Fig. 1 shows the distribution channel of Korean pig byproducts. Meat by-products are distributed from the pig farm to the final consumer through a meat processor or wholesale market, wholesaler, retailer, and butcher shop. The supply from the farm to the wholesaler takes place in two channels: meat processors (65.8%) and the wholesale market (34.2%). The wholesaler supplies the retailer or chain store. The retailer then supplies the chain store, butcher shop, and restaurant. Therefore, distribution to the final consumer is a 4-5 step process. Most meat by-products are distributed by wholesalers in bulk packaging. However, they are distributed to the consumer after retail packaging with wrap and polystyrene boxes. After visiting facilities that store meat by-products, we found that exterior qualities, such as color, springiness, and freshness are important for the sale of meat by-products to consumers at retail shops.

Fig. 1.The distribution channel of pig by-products in Korea.

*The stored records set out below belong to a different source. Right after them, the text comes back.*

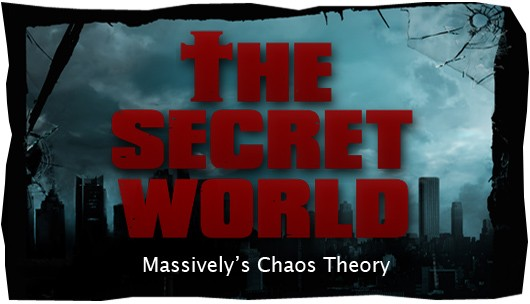 Chaos Theory   The Secret World shaken, not stirred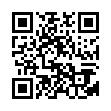 e5157205788f1383c0b3df372a7d030f.jpg
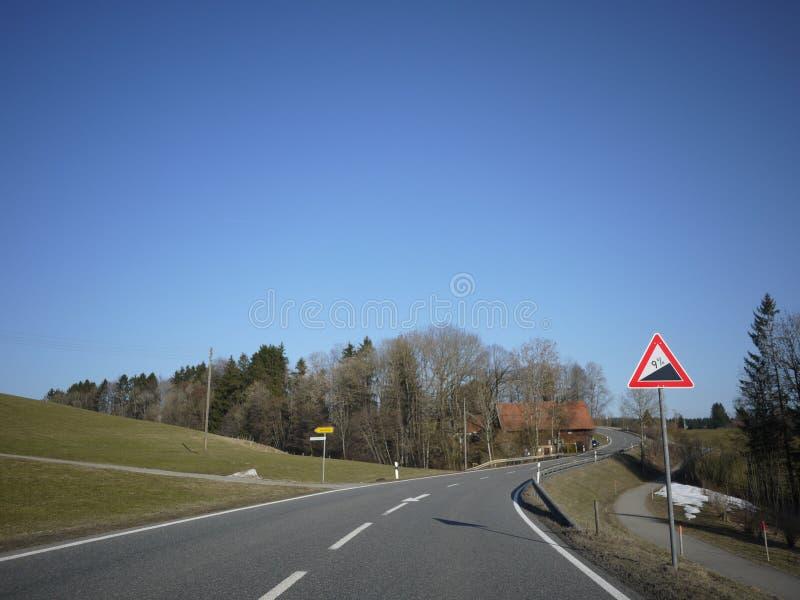 Estrada aberta da rua do alemão imagem de stock royalty free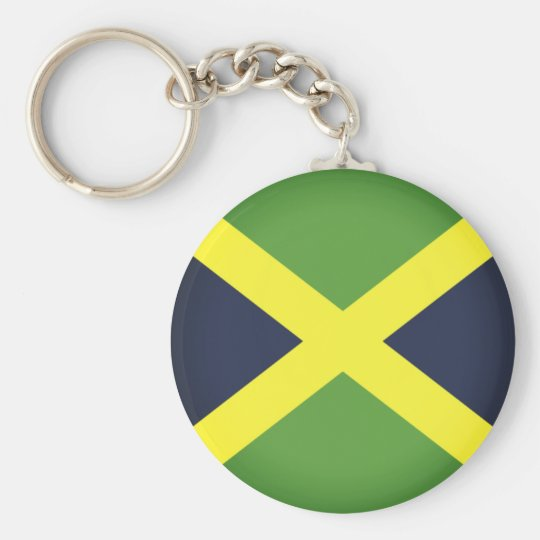 Flag of Jamaica Basic Round Button Key Ring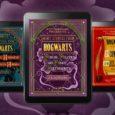 Pottermore-ebook-Rowling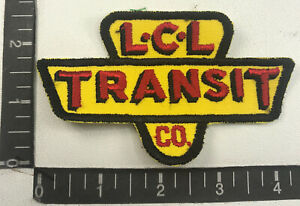 Vtg (Ver A) NOS Green Bay WI LCL L C L TRANSIT CO. Trucker / Trucking Patch 00SF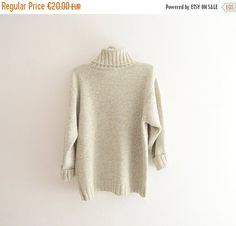 SALE Vintage Sweater // Made in Italy Soft and Cosy by Yugovicheva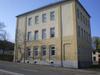 Erdgeschosswohnung mieten in Hartmannsdorf, 56,47 m² Wohnfläche, 2 Zimmer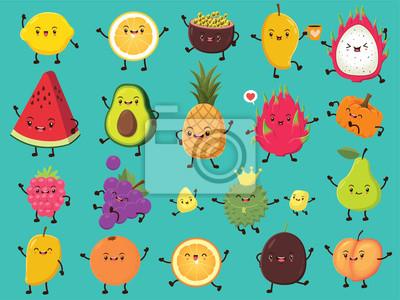 Plakat Vintage plakat żywności z cytryną wektor, owoce męczennicy, mango, owoce smoka, awokado, ananasa, dyni, wiśni, winogron, duriana, gruszki, pomarańczy, charakter brzoskwini.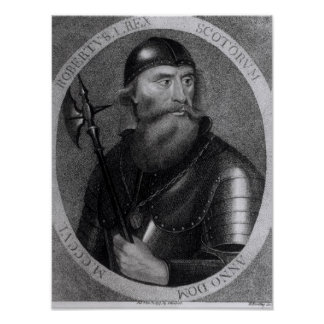Portrait of King Robert I of Scotland Poster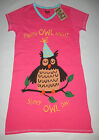 Womens Owl Nightshirt Night Shirt Funny Sleepshirts Nightgown Lazy One Sleepwear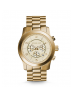 Michael Kors Ladies  Runway Oversized Gold-Tone Watch MK8077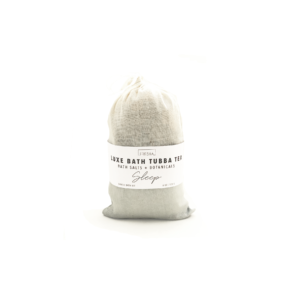 Sleep Luxe Bath Tubba Tea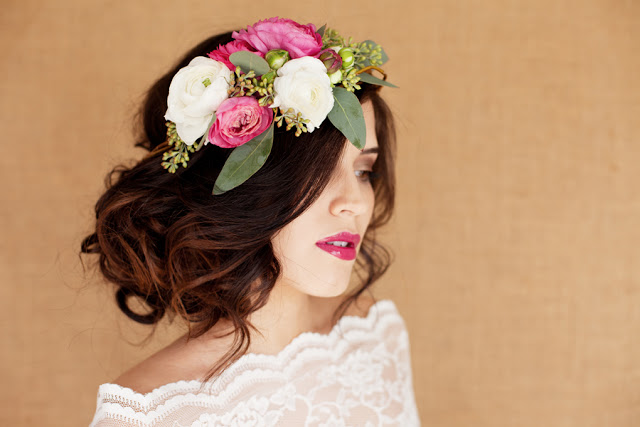 Flower+Hairpiece+Shoot_08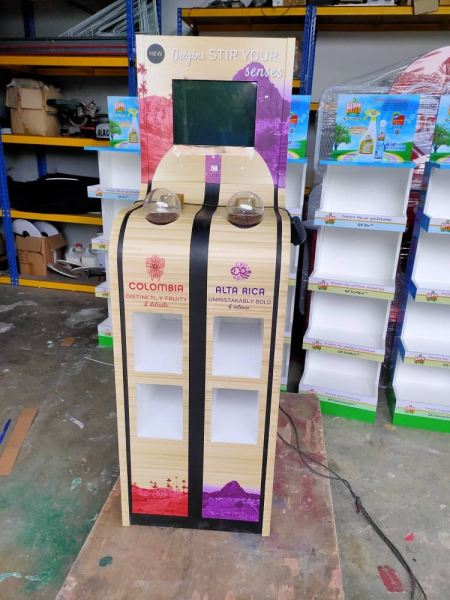 Nescafe Standee Product Display Standee Selangor, Malaysia, Kuala Lumpur (KL), Ampang Supplier, Suppliers, Supply, Supplies | Power Ant Crevolution Sdn Bhd
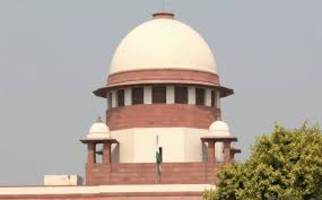 5 news judges appointed to apex court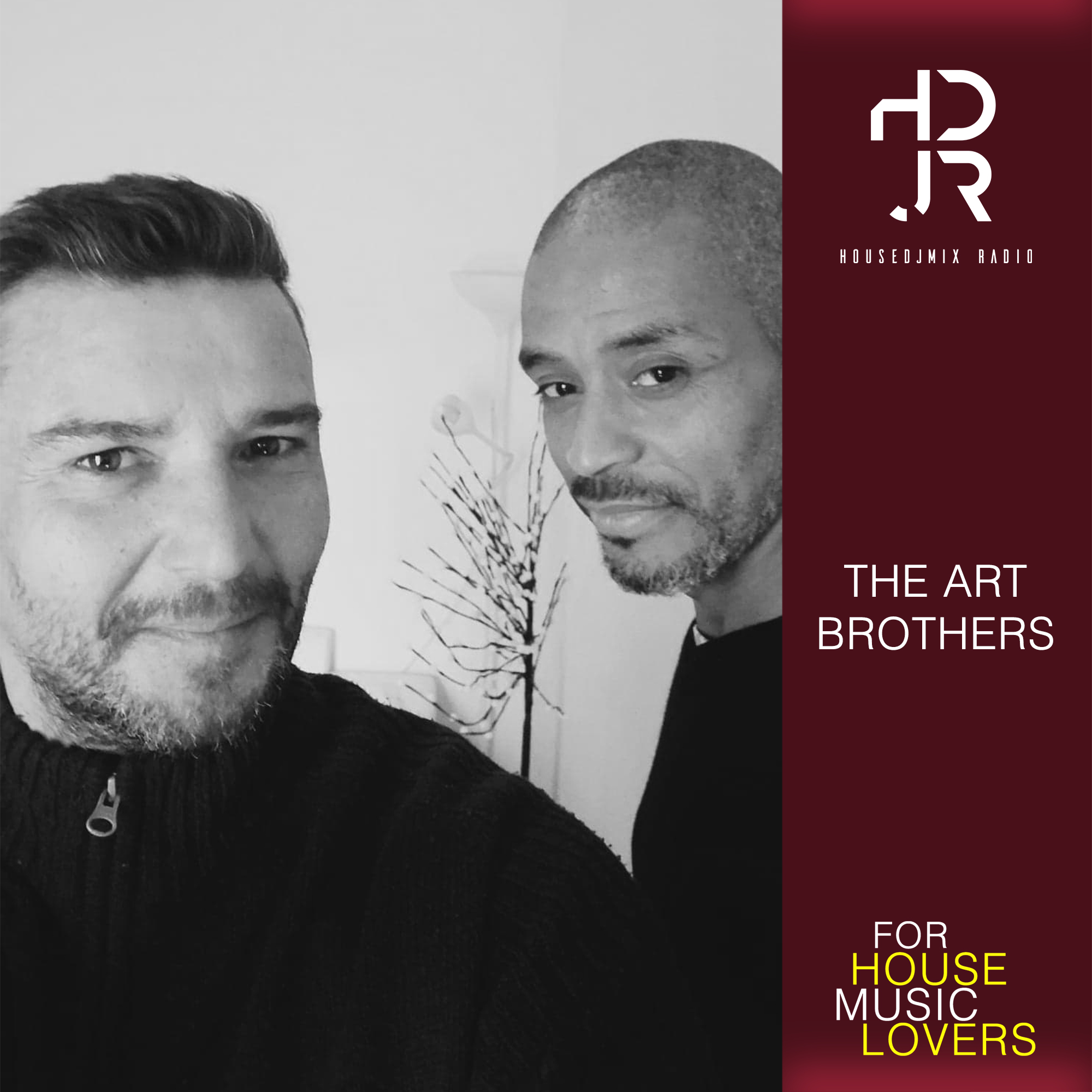 The Art Brothers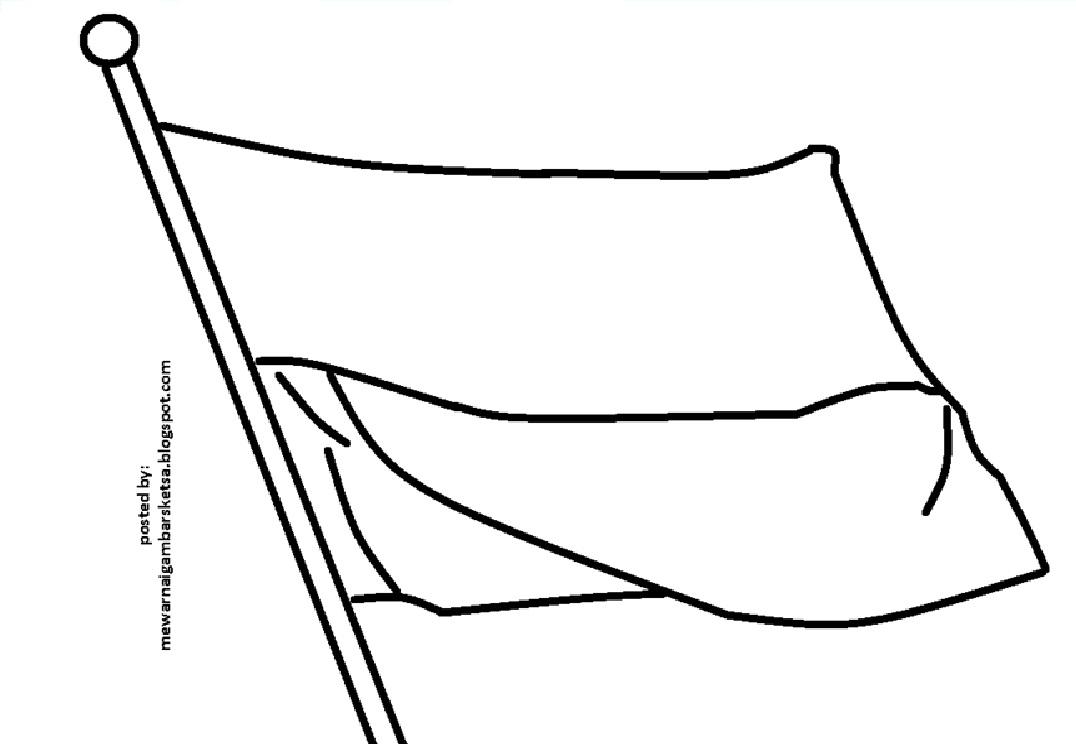 Kumpulan Sketsa Gambar Bendera Untuk Usia Tk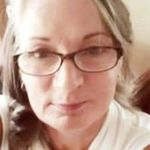 Donna Ely Pitcher - @donna.ely.siever - Instagram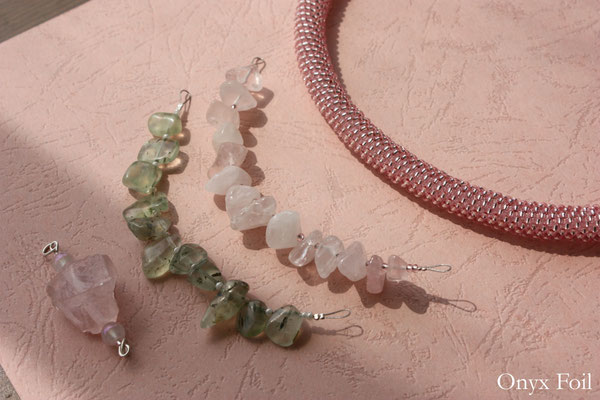 """So raw and clear"" jewelry set"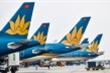 Vietnam Airlines muốn mua nhanh 50 máy bay giữa mùa dịch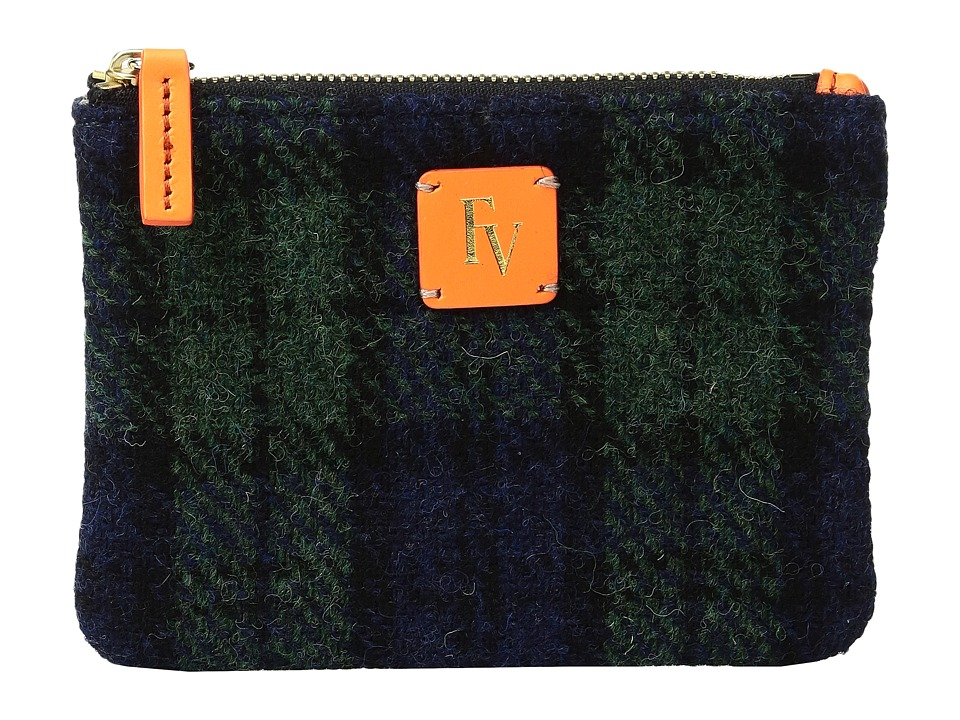 Frances Valentine - Top Zip Coin Purse (Multi Orange/Blue) Coin Purse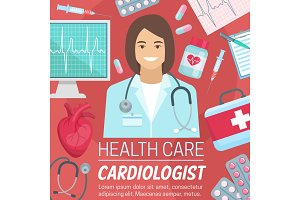 Cardiologist doctor with heart, ecg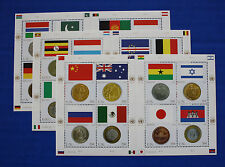 United Nations - 2006 Flags & Coins MNH sheet set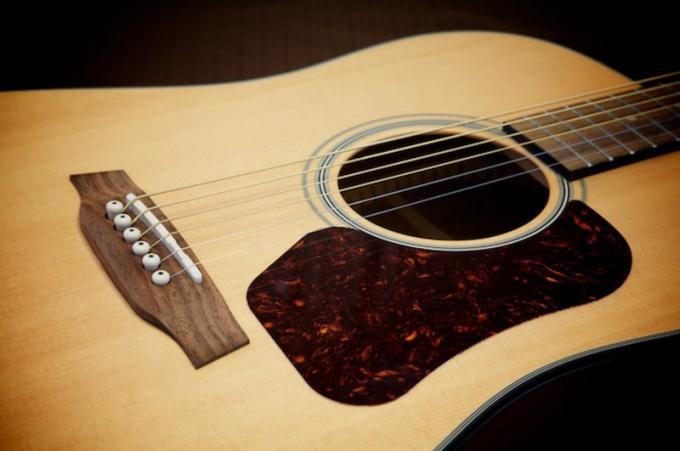 История музыкальных инструментов: гитара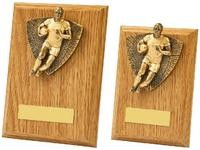 13cm Antique Gold Male Rugby Wood Plaque Award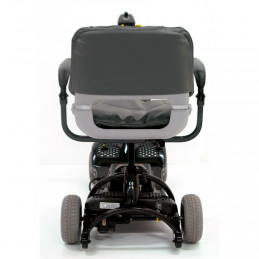 SL7-4 Scooters compact Shoprider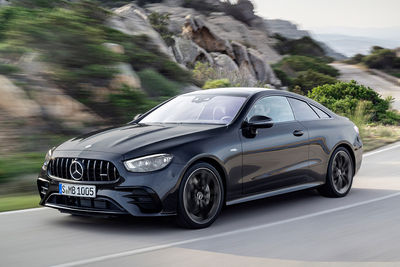 Mercedes-Benz Clase E Coupé (2021) - Foto
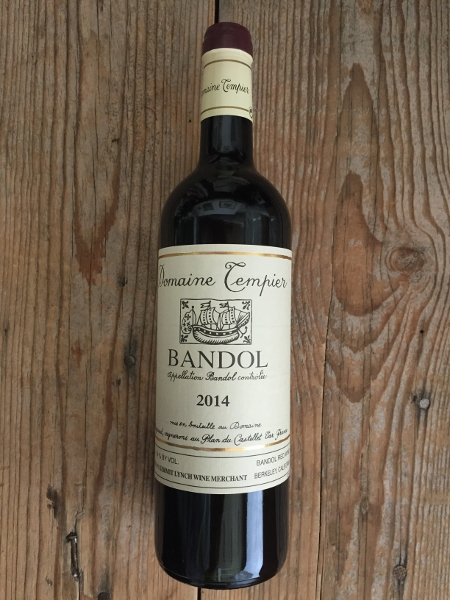 Tempier Bandol Rouge 2014  - Les Marchands Wine Bar & Merchant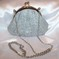 Claire's Silver Sparkly Evening Bag w/ Chain Lovely
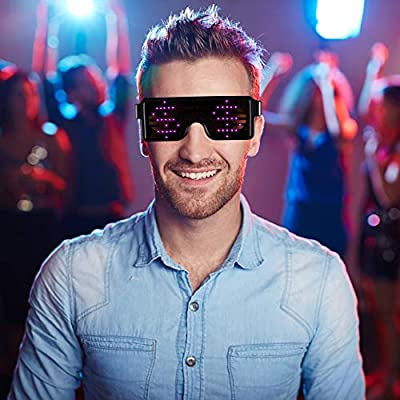 PINK LED Flash Glasses 8 Adjustable Patterns Luminous Flashing Shades Eye Wear For Birthday Party Corporate Events Raves Music Festivals Nightclubs Concerts Weddings Dancing Group Fitness Great Gift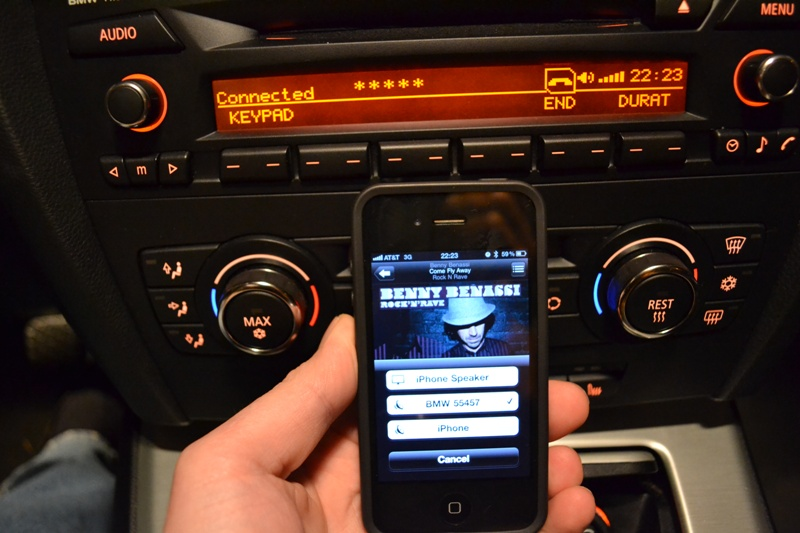 Success Streaming Music From Iphone Over Bluetooth
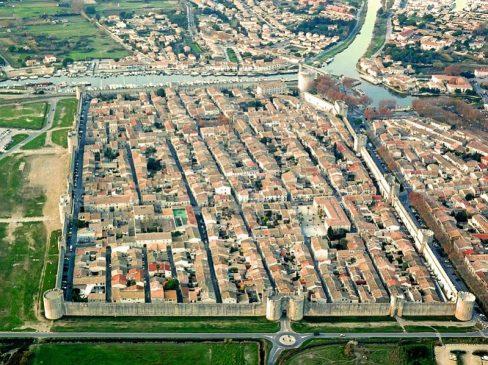 Luftbild Blickrichtung Nordwest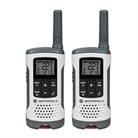 TALKABOUT T260 25 MILE TWO-WAY RADIO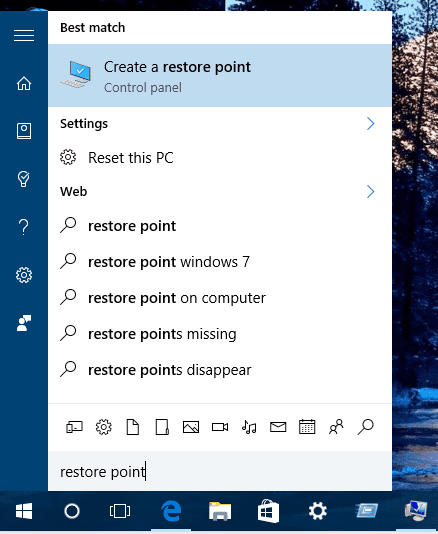 Windows 10 - Search Restore Point
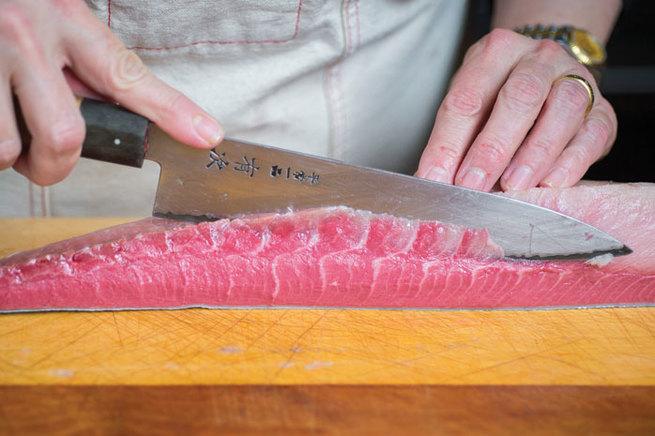 Salade de Poisson Séché aux Agrumes et Fenouil – Recette Japonaise découpe du poisson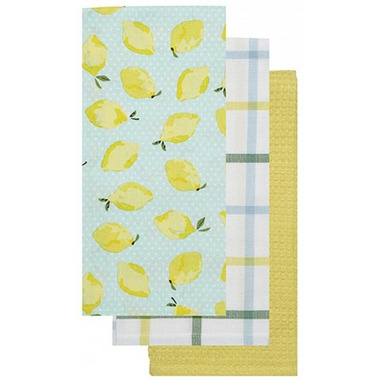 Harman Lemon Kitchen Tea Towels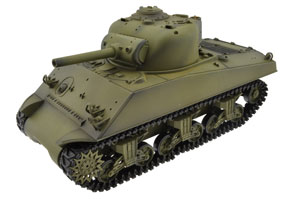 Char RC M4A3 Sherman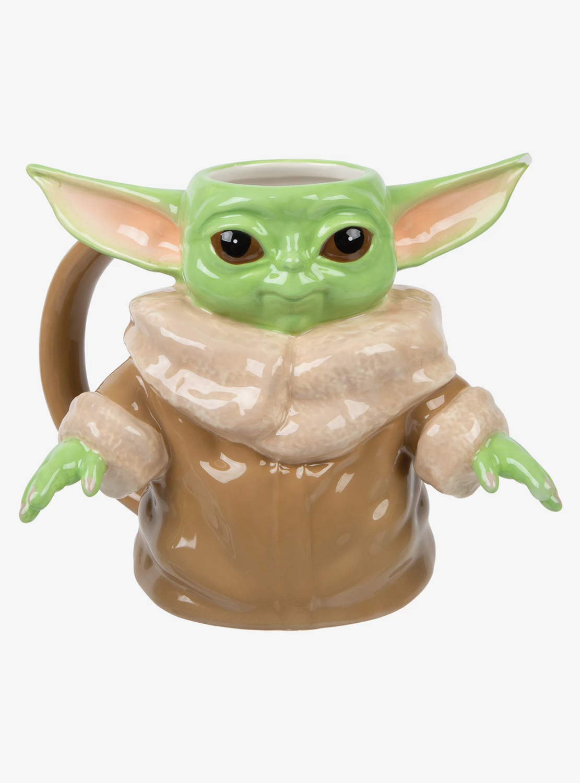 Taza Yoda MANDALORIAN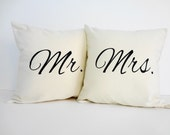 Mr. and Mrs. Throw Pillow Covers, Wedding Gift, Accent Decorative Pillows, Set of 2, 16x16, Cushion Cover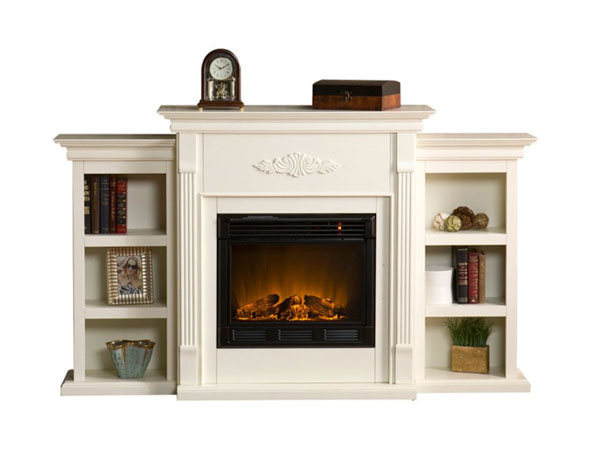 white electric fireplace with bookshelves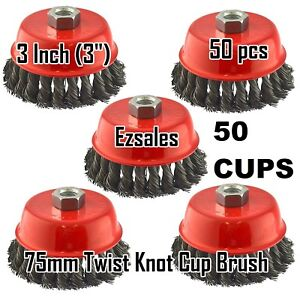 50 New Wire Cup Brush 3 75mm For 4 1 2 115mm Angle Grinder Twist Knot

Our visiting research results suggested that the exterior quality of meat by-products is related to hygiene. In addition, we found that industrial sites were in need of technology for cleaning, packing, and storage. Therefore, more research is needed on the pig by-products processing and distribution technology.

pH

Table 1 shows the changes in pH of pig by-products during cold storage. The white viscera with small and large intestine exhibited significantly (p<0.05) higher pH than the red viscera with heart and liver during cold storage. The pH value of white viscera with small and large intestine increased linearly with increasing cold storage time. After 7 d of cold storage, pH levels of the white viscera with small and large intestine was favorable for microbial growth. However, pH levels of red viscera with heart and liver remained below 7 until the 10th day of cold storage. This result suggests that stomach, small intestine, and large intestine require more careful cleaning than the other pig by-products because of the difficulty in maintaining freshness of pig by-products at a pH of 7 or greater.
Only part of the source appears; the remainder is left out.